▸ **Selected text**:
■ ■ ■ ■ ■ ■ ■

================================================
Hamilton-Jacobi-Bellman (HJB) Solver User Guide
================================================

.. contents:: Table of Contents
   :depth: 3
   :local:

Introduction
============

The Hamilton-Jacobi-Bellman (HJB) solver is a powerful tool for finding optimal control strategies in insurance and risk management. Unlike traditional optimization methods that may find local optima or require specific problem structures, the HJB approach provides globally optimal solutions by solving a partial differential equation (PDE) that characterizes the value function and optimal policy simultaneously.

■ ■ ■ ■ ■ ■ ■

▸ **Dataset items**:

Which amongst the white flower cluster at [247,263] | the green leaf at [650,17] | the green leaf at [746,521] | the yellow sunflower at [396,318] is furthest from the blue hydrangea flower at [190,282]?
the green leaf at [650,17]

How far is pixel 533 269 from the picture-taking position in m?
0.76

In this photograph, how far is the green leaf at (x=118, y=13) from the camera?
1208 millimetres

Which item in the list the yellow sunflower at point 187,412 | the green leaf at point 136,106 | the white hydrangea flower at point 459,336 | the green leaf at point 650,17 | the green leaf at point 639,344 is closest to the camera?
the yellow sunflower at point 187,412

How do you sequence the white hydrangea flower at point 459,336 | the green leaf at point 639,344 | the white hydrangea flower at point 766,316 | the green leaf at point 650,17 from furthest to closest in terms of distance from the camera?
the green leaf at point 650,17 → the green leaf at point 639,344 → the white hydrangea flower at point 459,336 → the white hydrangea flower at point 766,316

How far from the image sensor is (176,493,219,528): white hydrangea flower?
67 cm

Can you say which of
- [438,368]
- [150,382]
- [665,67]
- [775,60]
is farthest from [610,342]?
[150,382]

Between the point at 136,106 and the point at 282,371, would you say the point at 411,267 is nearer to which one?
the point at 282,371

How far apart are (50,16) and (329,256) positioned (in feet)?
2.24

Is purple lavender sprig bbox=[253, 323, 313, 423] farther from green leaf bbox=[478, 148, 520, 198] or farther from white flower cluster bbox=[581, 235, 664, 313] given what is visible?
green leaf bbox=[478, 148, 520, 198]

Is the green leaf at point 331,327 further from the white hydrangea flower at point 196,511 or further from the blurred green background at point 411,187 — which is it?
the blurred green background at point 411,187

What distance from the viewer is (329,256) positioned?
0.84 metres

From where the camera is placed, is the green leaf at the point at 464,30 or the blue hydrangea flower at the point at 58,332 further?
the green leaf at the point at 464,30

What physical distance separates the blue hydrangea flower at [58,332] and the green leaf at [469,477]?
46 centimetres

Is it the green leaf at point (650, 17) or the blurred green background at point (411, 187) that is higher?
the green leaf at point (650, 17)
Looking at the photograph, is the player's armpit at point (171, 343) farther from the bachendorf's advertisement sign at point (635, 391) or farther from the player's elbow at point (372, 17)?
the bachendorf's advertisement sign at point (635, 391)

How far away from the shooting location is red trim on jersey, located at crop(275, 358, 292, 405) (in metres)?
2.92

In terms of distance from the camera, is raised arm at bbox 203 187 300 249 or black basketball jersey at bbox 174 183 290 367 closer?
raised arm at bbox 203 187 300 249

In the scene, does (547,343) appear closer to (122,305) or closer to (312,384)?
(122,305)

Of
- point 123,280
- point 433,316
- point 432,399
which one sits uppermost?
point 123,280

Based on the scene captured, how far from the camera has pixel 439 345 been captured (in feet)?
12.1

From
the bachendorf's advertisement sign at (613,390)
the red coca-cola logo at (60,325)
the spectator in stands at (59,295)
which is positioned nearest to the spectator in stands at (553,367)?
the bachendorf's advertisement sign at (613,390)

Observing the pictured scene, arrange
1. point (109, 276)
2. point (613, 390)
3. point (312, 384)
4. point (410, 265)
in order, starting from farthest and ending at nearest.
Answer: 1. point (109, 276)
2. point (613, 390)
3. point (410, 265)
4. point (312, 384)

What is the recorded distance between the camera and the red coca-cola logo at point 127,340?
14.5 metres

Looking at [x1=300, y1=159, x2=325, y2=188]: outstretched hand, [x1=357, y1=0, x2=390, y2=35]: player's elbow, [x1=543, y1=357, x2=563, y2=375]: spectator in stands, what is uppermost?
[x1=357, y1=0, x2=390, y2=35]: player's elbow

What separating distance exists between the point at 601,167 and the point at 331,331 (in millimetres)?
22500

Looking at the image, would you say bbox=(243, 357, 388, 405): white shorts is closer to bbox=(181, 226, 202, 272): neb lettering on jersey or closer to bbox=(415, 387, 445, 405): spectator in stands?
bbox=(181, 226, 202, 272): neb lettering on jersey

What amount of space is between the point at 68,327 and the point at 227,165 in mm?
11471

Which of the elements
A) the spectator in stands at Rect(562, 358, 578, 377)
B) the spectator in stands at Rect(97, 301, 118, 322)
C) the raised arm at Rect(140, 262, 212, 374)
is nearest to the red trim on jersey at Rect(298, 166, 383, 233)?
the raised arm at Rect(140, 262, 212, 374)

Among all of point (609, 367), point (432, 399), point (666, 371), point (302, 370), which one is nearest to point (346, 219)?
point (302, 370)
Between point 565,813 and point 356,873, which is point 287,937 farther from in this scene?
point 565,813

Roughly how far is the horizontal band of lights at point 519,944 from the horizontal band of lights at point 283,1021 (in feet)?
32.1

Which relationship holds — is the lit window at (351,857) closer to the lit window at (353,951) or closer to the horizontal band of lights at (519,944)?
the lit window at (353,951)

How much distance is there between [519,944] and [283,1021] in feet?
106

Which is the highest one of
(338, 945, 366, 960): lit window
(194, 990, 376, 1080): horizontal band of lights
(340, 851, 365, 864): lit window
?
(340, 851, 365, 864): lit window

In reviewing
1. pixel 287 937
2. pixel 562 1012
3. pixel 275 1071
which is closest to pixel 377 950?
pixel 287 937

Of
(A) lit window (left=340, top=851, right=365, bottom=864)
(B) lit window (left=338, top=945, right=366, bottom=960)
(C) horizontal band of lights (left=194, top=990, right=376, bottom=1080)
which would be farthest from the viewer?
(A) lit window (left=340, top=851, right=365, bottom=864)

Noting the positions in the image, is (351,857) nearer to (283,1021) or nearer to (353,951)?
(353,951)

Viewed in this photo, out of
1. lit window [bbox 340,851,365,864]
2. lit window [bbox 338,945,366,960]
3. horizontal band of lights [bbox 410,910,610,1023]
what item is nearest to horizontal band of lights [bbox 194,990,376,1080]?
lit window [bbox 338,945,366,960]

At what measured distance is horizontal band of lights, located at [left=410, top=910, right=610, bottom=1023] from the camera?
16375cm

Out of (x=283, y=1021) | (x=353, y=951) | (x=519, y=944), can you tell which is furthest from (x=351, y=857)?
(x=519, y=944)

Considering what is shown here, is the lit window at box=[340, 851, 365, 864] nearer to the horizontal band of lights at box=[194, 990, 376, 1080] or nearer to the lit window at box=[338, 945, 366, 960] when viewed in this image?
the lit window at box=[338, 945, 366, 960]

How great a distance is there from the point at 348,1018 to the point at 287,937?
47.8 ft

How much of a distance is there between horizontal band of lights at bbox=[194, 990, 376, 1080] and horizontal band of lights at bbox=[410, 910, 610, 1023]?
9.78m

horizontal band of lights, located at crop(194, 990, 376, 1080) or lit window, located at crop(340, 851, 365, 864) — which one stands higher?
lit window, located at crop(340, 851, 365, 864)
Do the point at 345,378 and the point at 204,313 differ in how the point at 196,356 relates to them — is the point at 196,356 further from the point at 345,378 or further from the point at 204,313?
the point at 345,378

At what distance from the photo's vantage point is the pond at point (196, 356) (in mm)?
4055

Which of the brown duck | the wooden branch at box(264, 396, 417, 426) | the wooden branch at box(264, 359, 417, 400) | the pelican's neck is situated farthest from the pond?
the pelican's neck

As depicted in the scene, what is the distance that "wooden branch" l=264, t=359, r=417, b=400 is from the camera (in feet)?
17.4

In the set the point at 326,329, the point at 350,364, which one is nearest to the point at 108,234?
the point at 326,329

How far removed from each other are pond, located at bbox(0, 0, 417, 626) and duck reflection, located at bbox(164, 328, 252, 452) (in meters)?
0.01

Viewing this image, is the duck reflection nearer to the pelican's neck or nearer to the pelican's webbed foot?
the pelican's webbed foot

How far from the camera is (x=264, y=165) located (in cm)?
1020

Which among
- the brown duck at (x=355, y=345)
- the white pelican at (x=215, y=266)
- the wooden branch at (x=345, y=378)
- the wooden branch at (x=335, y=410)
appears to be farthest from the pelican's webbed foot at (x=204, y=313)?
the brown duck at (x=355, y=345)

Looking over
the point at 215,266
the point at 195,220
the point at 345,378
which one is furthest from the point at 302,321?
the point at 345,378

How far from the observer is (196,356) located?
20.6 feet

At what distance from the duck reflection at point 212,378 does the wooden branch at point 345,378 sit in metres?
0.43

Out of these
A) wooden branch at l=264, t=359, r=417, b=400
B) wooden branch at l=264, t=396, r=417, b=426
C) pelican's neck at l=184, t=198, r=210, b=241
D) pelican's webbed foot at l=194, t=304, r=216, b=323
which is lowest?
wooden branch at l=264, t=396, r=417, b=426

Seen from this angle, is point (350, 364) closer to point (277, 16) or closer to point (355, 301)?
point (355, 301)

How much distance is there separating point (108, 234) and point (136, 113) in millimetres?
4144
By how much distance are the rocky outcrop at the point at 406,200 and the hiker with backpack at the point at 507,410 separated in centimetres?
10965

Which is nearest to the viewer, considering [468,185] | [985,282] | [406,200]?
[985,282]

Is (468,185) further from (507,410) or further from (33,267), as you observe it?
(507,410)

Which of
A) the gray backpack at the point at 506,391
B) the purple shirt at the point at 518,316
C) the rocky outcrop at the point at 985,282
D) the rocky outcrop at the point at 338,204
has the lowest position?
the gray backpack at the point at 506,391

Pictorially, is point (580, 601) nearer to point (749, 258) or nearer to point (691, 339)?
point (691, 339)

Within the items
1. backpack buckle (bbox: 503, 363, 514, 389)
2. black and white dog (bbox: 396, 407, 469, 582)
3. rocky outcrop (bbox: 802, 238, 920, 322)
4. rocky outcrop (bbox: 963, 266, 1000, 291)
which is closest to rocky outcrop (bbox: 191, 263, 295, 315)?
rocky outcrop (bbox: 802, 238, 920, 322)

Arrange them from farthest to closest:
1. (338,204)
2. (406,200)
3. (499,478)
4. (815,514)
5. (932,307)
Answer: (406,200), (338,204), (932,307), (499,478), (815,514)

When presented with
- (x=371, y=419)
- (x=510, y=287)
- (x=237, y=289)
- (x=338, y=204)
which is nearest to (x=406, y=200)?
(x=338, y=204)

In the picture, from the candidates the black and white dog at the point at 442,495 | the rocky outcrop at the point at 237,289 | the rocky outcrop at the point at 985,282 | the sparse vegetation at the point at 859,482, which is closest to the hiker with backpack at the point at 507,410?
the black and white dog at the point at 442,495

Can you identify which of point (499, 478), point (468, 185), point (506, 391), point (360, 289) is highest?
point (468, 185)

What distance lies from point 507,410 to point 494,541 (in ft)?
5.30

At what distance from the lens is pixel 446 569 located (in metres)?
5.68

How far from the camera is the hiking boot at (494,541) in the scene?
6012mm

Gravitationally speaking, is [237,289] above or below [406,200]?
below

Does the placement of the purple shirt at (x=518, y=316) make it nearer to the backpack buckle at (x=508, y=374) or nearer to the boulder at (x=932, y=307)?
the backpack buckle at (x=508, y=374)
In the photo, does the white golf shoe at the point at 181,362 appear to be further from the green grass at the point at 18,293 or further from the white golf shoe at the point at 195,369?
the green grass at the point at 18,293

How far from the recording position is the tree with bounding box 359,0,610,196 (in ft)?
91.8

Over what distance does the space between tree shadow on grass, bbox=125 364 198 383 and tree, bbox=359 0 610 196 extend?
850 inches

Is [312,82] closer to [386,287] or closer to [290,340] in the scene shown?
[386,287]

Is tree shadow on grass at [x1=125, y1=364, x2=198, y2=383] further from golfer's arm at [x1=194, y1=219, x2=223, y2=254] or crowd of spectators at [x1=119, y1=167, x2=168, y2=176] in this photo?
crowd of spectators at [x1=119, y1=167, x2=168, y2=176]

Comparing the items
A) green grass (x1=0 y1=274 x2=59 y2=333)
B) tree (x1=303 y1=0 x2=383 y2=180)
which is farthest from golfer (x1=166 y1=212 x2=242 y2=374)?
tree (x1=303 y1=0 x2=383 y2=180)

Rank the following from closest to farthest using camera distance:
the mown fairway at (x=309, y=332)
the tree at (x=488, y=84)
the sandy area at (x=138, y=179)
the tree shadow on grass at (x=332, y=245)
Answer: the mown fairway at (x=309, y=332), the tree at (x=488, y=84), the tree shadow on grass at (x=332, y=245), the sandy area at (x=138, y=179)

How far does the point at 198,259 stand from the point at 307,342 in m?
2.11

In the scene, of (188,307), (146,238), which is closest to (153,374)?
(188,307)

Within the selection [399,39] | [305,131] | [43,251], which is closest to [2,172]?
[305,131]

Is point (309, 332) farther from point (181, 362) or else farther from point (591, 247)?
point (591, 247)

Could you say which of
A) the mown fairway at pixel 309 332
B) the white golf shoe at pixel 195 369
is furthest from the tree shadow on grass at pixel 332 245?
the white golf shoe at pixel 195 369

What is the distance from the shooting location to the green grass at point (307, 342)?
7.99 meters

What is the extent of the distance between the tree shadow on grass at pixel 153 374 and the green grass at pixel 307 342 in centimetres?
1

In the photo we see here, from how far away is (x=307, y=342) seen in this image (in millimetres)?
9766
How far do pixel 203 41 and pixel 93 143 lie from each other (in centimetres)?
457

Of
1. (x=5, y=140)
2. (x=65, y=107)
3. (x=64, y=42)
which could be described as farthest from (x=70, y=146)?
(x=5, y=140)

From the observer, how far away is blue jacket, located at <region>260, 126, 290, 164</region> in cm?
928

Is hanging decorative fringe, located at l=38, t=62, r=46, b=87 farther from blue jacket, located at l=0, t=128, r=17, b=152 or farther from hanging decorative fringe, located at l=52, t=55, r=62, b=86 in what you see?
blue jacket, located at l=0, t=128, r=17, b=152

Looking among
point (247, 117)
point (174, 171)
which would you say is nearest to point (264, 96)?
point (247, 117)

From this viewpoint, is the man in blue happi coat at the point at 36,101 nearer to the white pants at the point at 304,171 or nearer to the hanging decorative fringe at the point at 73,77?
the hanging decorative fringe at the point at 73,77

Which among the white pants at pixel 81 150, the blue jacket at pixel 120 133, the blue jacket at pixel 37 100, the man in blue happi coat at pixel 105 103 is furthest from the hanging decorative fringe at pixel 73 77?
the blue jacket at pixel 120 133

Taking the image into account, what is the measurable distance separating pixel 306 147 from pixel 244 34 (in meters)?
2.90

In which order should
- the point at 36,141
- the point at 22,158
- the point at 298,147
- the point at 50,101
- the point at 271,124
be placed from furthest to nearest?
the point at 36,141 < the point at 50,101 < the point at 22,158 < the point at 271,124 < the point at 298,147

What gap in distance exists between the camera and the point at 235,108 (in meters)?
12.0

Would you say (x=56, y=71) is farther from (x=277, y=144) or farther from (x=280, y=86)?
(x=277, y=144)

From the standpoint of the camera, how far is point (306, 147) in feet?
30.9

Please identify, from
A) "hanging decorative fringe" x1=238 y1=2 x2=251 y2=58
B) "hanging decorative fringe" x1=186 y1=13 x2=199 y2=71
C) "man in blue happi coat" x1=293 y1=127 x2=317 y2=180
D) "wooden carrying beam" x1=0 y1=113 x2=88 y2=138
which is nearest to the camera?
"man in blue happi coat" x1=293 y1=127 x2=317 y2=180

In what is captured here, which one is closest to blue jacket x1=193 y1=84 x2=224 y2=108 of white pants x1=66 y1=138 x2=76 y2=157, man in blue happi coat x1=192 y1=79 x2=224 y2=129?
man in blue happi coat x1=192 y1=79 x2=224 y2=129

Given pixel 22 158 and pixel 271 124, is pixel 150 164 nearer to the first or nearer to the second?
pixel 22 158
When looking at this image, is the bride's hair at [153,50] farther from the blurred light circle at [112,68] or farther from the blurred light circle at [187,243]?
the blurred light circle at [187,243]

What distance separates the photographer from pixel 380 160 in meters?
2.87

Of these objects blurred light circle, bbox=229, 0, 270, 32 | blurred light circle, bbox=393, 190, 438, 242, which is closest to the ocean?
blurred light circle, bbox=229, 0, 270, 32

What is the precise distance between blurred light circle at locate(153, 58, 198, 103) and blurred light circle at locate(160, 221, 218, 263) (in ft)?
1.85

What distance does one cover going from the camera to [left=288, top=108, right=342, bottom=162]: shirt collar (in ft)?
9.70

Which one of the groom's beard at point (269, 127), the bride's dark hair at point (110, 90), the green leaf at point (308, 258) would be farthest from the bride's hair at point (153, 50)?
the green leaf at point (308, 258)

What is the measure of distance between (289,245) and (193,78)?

■ ■ ■ ■ ■ ■ ■

▸ **Exercise prompt**: Please transcribe the passage of the HJB solver user guide that opens with the words containing "The Hamilton-Jacobi-Bellman (HJB)" and closes with "optimal policy simultaneously.".

▸ **Expected output**:
The Hamilton-Jacobi-Bellman (HJB) solver is a powerful tool for finding optimal control strategies in insurance and risk management. Unlike traditional optimization methods that may find local optima or require specific problem structures, the HJB approach provides globally optimal solutions by solving a partial differential equation (PDE) that characterizes the value function and optimal policy simultaneously.